Le parate punitive di migliaia di internati, nel gelo, producevano centinaia di cadaveri e mentre il gelo, le infezioni e i pidocchi mietevano vittime, Witold continua a reclutare a creare squadre e tessere una organizzazione che, oltre tutto, genera speranza e coesione. Nel 1943 “ci fu un cambiamento nei sistemi di sterminio… migliaia di persone furono uccise ogni giorno col gas e col fenolo; il numero di individui portati quotidianamente alla camera a gas arrivava a 8.000” il regime nazionalsocialista aveva fretta. Gli appelli e le adunate erano segnate d un gong ma un giorno “fu sostituito da una campana appesa tra due pali vicino alla cucina. Era stata portata lì da qualche chiesa, e recava l’iscrizione: Gesù, Maria, Giuseppe. Dopo un po’ la campana si ruppe. I detenuti dicevano che non era riuscita a sopportare le scene del campo. Ne fu portata anche un’altra. Si ruppe anche quella. Al che ne fu portata una terza …. Durò fino alla fine. Quante emozioni poteva suscitare una campana di chiesa! ”. Dopo che un gruppo di detenuti tentò una rivolta soffocata nel sangue “per limitare la nostra capacità di riunirci e organizzarci, ci furono sottratte altre due ore di tempo libero domenicale”, Witold continuerà comunque a tenere unite e operativa l’intera organizzazione.

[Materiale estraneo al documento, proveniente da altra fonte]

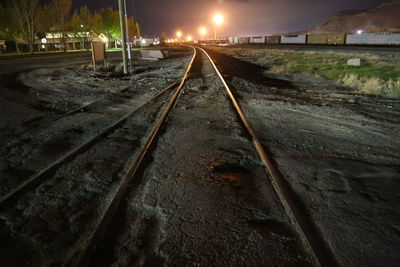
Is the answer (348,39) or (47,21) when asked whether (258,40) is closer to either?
(348,39)

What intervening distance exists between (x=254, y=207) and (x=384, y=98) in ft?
29.1

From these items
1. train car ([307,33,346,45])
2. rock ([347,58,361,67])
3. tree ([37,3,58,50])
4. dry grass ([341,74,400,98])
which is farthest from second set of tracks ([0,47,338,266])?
tree ([37,3,58,50])

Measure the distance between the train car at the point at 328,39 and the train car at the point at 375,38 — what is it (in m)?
1.16

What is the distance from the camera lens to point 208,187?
3758 mm

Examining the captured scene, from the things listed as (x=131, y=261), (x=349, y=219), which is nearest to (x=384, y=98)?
(x=349, y=219)

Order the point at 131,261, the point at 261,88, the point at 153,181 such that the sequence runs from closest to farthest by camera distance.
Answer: the point at 131,261 < the point at 153,181 < the point at 261,88

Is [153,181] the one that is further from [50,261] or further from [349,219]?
[349,219]

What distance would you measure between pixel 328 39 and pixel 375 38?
8.88m

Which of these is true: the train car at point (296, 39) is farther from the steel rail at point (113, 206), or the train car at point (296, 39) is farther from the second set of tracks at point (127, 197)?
the steel rail at point (113, 206)

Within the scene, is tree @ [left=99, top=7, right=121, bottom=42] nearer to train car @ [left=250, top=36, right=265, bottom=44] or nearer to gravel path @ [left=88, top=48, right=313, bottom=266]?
train car @ [left=250, top=36, right=265, bottom=44]

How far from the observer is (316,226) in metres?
2.93

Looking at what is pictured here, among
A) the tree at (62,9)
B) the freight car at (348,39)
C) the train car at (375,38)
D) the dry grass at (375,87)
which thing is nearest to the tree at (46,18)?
the tree at (62,9)

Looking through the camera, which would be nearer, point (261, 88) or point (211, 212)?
point (211, 212)

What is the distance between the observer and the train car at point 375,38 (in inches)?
1420
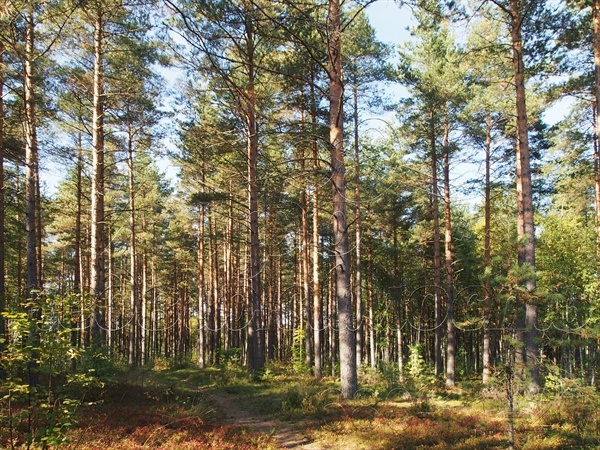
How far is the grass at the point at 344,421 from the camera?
6.93 metres

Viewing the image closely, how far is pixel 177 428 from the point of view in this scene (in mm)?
7945

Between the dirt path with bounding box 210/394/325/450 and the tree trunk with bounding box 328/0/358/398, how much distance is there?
1875 mm

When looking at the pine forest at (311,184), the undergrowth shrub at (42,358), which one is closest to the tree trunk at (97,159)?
the pine forest at (311,184)

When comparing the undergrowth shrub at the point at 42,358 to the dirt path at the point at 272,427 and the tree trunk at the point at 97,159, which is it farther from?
the tree trunk at the point at 97,159

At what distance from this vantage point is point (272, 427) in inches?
349

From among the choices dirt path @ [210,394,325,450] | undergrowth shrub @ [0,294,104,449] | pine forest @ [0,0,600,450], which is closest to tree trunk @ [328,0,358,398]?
pine forest @ [0,0,600,450]

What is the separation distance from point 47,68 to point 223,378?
40.4 feet

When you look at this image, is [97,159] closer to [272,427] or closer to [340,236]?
[340,236]

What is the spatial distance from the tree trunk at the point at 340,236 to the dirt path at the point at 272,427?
6.15ft

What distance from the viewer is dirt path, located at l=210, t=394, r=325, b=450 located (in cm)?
752

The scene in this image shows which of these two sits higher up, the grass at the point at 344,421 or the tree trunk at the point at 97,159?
the tree trunk at the point at 97,159

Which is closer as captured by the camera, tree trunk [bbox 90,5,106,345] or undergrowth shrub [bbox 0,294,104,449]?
undergrowth shrub [bbox 0,294,104,449]

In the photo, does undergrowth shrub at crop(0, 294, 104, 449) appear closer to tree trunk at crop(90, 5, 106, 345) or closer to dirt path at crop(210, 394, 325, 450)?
dirt path at crop(210, 394, 325, 450)

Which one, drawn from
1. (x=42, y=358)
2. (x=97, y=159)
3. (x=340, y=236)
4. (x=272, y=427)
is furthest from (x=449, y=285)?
(x=42, y=358)
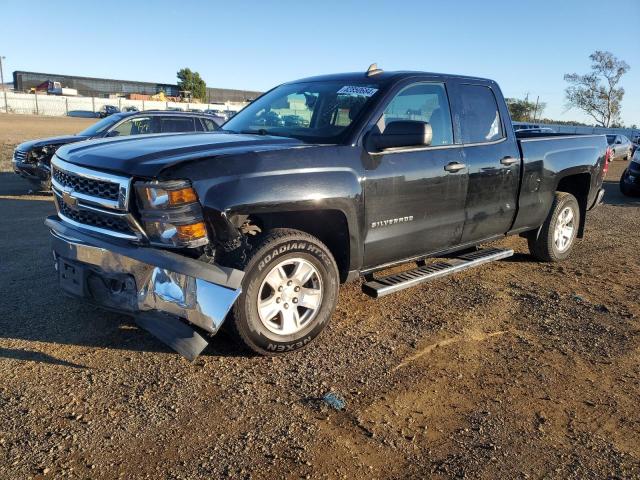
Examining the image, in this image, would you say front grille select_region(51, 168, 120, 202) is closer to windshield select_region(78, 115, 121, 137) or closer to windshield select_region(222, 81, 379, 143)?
windshield select_region(222, 81, 379, 143)

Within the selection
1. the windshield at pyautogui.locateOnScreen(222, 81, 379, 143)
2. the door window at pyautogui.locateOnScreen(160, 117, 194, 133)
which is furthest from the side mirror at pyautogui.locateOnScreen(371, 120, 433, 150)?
the door window at pyautogui.locateOnScreen(160, 117, 194, 133)

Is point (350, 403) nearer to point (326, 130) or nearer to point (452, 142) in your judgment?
point (326, 130)

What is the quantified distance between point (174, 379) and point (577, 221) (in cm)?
528

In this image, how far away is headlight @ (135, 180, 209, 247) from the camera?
3.10m

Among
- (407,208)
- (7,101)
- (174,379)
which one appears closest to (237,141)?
(407,208)

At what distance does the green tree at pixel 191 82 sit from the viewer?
9300cm

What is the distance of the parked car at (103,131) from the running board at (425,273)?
20.4ft

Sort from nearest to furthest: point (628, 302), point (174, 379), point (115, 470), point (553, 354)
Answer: point (115, 470)
point (174, 379)
point (553, 354)
point (628, 302)

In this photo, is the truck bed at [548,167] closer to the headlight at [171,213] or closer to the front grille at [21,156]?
the headlight at [171,213]

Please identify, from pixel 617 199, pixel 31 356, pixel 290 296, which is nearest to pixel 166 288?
pixel 290 296

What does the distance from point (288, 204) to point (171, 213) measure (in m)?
0.77

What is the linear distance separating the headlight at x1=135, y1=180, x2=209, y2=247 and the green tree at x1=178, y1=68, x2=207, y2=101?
95.8m

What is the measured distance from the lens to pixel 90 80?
94562 millimetres

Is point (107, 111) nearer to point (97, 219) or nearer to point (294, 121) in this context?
point (294, 121)
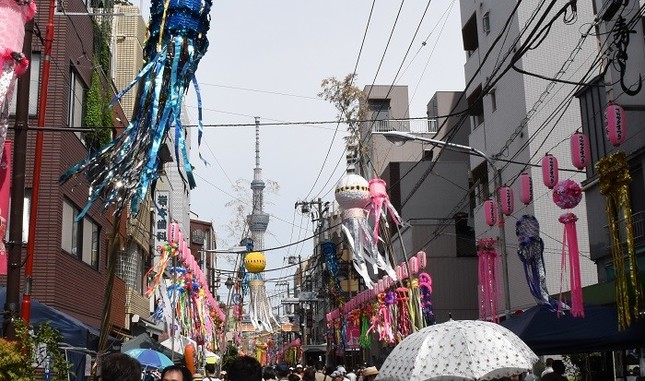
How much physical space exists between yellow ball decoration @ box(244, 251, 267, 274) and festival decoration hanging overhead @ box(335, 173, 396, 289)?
1368 cm

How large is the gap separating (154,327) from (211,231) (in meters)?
57.1

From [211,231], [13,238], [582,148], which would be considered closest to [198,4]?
[13,238]

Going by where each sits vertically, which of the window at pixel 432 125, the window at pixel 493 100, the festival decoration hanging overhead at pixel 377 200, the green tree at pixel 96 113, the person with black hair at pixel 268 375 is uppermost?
the window at pixel 432 125

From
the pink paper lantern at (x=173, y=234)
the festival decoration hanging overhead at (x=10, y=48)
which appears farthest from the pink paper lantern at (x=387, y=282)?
the festival decoration hanging overhead at (x=10, y=48)

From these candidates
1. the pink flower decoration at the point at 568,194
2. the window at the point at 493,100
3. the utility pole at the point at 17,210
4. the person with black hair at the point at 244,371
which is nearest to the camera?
the person with black hair at the point at 244,371

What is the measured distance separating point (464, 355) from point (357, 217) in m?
13.2

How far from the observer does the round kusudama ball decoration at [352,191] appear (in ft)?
61.6

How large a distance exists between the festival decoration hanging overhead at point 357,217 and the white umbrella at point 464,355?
38.5 feet

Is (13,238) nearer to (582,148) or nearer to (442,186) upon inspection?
(582,148)

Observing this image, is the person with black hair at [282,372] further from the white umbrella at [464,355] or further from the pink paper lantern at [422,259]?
the pink paper lantern at [422,259]

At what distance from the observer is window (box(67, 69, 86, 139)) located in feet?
71.7

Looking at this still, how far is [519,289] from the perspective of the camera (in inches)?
1108

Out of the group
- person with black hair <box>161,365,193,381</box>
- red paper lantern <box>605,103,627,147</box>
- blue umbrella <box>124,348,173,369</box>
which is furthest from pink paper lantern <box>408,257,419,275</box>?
person with black hair <box>161,365,193,381</box>

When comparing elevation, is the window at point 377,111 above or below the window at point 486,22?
above
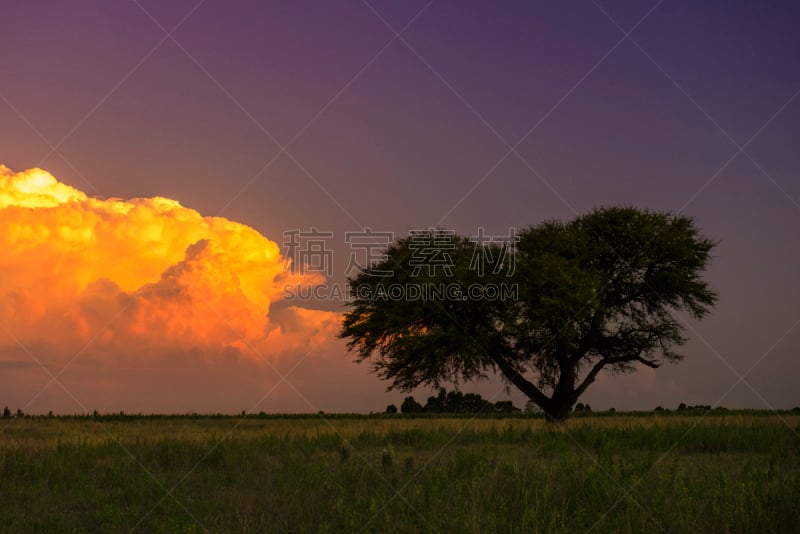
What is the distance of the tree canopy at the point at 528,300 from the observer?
31906 millimetres

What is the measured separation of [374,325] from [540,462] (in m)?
19.1

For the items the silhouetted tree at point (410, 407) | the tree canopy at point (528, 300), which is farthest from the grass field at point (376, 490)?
the silhouetted tree at point (410, 407)

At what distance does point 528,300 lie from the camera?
31688 mm

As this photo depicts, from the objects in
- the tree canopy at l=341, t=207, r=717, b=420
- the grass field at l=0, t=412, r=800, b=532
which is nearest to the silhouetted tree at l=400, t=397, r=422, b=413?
the tree canopy at l=341, t=207, r=717, b=420

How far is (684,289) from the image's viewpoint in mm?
33844

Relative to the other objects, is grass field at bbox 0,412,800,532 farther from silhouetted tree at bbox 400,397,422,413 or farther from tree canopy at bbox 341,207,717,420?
silhouetted tree at bbox 400,397,422,413

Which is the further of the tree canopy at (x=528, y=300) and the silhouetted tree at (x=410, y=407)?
the silhouetted tree at (x=410, y=407)

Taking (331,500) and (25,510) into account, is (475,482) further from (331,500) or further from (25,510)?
(25,510)

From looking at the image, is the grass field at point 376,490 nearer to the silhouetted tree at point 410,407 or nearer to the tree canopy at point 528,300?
the tree canopy at point 528,300

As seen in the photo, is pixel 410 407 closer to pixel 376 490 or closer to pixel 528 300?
pixel 528 300

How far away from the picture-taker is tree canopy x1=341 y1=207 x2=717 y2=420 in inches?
1256

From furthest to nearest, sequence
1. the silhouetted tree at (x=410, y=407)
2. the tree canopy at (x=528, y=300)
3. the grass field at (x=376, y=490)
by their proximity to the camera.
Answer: the silhouetted tree at (x=410, y=407)
the tree canopy at (x=528, y=300)
the grass field at (x=376, y=490)

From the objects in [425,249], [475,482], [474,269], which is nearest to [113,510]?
[475,482]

Il 27 aprile 1943, dopo tre anni di orrore quotidiano, Pilechki decide di fuggire e continuare la resistenza fuori. La fuga è rocambolesca ma ha successo, insieme a due suoi compagni riacquisterà la libertà. Una volta fuori, stende un rapporto definitivo, ne aveva già in inviati altri ai suoi superiori, su ciò che aveva visto e vissuto. La sua narrazione del campo di lavoro-sterminio di Auschwitz, è oggettiva, scevra da sentimentalismi e divagazioni poetiche o letterarie, è il rapporto di un infiltrato ai suoi superiori gerarchici, per questo colpisce forse più di altre testimonianze, e l’orrore insito nella narrazione è tale da essere, spesso, per un lettore comune, al limite della sopportazione. C’è chi afferma che “non tutto si può raccontare”, bene, Witold lo ha fatto. Dal rapporto emerge un personaggio con una grande fede nel suo compito, un infinito spirito di iniziativa e di  adattabilità, la capacità di conservare il senso del servizio, una salda fede cristiana che portano il suo cuore oltre l’ostacolo di quello che è stato un inferno sulla terra. “Ora vorrei dire cosa ho provato quando sono tornato tra i vivi … A volte era come se mi aggirassi in una grande casa e d’improvviso aprissi la porta di una stanza dove c’erano solo bambini: … Ah, i bambini stanno giocando…”. Quei bambini siamo noi, spalmati sui nostri divani davanti la tv, indeboliti dalle nostre abitudini borghesi. Witold scrive che Auschwitz è stato il luogo in cui “una forza distruttiva stava chiaramente tentando di cancellare il confine tra falso e vero”, una cancellazione che dalla primavera del 1941 ebbe come sfondo musicale, l’orchestra di Auschwitz, dove i bravi musicisti non mancavano. I criminali nazionalsocialisti erano acculturati ed amavano la musica. Non sempre dalla cultura scaturisce lai sapienza. Questa forza distruttiva è ancora tra noi, viva, vegeta e operante, è la radice di tutte le violenze, è la menzogna che si fa verità: “ARBEIT MACHT FREI”, il lavoro rende liberi!   “Liberi dal campo… dalla coscienza … libera l’anima dal corpo… mandando quel corpo al crematoio…” .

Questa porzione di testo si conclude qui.